Plt Kepala Dinas PUPR NTB memang mengaku bahwa banyak jalan rusak masih dalam tahap pengajuan perbaikan. Namun, transparansi soal data jalan rusak yang diusulkan ke pusat juga menjadi tanda tanya. “Saya tidak bisa sebutkan datanya,” ucap Lies, membuat publik bertanya-tanya: benarkah ada solusi yang disiapkan?
Warganet Geram: “Kapan NTB Bisa Bangga?”
Di media sosial, kekecewaan publik memuncak. Tagar seperti #JalanRusakNTB dan #NTBBukanJanji sempat ramai, menggambarkan kemarahan warga atas lambannya tindakan pemerintah.

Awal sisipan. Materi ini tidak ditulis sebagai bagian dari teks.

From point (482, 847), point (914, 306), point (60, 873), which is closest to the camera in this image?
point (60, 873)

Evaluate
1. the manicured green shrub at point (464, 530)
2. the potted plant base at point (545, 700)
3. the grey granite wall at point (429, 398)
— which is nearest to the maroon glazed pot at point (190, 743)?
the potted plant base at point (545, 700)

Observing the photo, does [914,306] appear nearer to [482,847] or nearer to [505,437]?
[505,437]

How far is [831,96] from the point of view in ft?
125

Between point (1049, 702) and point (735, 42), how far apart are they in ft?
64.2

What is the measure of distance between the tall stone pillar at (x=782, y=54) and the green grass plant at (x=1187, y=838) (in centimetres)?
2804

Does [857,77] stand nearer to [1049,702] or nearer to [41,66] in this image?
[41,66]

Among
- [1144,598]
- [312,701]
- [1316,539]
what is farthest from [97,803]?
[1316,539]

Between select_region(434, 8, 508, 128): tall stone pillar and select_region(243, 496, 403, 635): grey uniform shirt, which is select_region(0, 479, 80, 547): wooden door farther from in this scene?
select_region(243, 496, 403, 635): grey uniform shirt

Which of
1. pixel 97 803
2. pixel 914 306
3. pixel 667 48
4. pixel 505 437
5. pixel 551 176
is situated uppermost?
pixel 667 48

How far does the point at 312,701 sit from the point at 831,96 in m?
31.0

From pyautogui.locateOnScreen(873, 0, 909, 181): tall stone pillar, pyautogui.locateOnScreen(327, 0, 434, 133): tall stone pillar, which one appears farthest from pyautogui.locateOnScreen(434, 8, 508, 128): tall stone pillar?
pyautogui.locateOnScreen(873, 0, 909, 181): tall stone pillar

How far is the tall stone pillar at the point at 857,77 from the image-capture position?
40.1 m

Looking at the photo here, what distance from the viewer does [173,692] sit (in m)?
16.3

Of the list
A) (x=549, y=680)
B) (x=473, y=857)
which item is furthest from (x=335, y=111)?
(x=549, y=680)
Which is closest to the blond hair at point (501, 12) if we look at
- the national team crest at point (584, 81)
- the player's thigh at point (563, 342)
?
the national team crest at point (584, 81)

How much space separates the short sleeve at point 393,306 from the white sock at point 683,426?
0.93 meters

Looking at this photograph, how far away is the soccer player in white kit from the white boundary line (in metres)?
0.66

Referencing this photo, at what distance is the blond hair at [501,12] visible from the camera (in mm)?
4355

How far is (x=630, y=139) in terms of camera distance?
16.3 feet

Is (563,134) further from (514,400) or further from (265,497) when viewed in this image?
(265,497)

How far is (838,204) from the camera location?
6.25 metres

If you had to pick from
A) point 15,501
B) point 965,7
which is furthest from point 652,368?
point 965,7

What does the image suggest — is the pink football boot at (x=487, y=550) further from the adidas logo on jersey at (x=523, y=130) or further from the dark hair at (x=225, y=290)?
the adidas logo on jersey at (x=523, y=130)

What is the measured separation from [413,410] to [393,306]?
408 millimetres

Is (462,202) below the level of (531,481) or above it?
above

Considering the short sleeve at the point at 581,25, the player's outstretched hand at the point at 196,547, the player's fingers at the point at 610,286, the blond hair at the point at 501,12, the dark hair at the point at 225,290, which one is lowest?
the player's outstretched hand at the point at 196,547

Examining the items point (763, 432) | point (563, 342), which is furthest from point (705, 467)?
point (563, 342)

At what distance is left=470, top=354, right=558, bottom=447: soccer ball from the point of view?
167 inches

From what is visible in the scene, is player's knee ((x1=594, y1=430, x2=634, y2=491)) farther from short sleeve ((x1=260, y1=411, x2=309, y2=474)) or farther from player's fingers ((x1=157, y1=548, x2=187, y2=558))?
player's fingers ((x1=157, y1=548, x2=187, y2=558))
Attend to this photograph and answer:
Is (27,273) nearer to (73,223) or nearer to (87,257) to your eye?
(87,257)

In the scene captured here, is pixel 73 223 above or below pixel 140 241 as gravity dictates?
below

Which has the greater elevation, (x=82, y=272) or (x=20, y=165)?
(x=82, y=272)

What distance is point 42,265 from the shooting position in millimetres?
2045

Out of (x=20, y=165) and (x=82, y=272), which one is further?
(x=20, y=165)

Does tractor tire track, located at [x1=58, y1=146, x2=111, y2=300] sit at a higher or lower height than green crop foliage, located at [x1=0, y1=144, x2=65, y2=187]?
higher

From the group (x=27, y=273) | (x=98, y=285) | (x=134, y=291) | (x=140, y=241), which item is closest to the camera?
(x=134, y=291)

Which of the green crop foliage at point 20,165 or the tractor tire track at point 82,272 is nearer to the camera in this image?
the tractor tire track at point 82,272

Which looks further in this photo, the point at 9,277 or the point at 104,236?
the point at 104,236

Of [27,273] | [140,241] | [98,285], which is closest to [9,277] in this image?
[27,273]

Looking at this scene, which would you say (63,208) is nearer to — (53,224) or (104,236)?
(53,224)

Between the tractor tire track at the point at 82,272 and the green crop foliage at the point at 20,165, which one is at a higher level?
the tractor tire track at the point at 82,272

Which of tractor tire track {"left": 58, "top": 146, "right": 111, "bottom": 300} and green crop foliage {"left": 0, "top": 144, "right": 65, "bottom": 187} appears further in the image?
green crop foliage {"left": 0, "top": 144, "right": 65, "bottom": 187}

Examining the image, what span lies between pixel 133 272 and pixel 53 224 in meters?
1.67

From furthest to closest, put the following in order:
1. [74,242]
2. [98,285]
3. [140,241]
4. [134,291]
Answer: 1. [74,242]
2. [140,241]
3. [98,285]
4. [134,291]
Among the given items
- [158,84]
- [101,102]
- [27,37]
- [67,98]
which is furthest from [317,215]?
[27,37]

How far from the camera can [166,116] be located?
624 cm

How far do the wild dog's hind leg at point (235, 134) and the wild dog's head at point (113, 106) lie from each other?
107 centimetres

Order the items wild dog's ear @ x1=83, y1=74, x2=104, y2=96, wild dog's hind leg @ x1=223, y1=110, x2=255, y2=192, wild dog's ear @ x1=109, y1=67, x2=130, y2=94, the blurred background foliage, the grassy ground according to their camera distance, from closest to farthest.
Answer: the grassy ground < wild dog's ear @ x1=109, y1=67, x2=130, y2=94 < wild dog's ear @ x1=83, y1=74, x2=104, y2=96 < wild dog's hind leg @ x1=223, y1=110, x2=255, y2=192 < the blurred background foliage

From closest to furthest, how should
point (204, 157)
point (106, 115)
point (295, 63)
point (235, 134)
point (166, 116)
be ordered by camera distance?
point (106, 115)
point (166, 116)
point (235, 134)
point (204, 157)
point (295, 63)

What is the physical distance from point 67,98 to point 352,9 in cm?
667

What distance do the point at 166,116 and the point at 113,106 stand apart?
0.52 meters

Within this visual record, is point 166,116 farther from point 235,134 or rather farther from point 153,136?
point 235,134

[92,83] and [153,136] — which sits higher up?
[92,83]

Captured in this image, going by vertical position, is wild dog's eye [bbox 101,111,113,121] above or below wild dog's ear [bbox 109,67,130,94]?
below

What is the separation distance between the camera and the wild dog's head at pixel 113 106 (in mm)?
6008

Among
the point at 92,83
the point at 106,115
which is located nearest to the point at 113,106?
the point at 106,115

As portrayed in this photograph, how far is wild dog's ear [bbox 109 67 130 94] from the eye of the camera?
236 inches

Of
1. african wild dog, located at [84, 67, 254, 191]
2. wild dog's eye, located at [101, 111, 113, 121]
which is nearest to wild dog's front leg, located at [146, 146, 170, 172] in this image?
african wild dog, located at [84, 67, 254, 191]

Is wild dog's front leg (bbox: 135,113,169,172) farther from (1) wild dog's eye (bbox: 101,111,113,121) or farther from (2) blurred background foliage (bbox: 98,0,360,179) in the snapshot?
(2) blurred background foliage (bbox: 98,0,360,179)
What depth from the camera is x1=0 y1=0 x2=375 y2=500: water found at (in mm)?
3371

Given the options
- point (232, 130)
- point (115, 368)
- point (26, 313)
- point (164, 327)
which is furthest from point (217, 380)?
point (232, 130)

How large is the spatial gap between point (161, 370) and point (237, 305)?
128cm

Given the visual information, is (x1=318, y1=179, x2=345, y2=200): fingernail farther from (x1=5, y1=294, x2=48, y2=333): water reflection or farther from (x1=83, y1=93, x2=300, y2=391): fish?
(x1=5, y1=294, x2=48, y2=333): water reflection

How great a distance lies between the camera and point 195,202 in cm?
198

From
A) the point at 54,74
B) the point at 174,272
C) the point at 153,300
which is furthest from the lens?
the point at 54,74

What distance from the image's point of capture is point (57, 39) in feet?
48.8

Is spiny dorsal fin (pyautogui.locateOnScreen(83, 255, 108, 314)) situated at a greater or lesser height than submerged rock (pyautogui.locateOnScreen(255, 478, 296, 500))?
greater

“Pemerintah minta sabar terus, tapi kapan sabar ini ada hasilnya? Jangan cuma bikin kita jadi orang paling sabar sedunia!” tulis akun @LombokBerduka.
Catatan Akhir: NTB Harus Bangkit
Kondisi jalan di NTB bukan hanya soal infrastruktur, tapi juga soal martabat warga yang merasa diabaikan. Pemerintah harus segera beralih dari wacana menjadi aksi nyata. Warga tidak butuh janji, tapi jalan yang layak untuk dilalui.
Apakah 2025 menjadi tahun perubahan? Ataukah, kita hanya akan terus mendengar keluhan yang sama, hanya dengan tokoh berbeda? Satu hal yang pasti: NTB butuh jalan, bukan janji.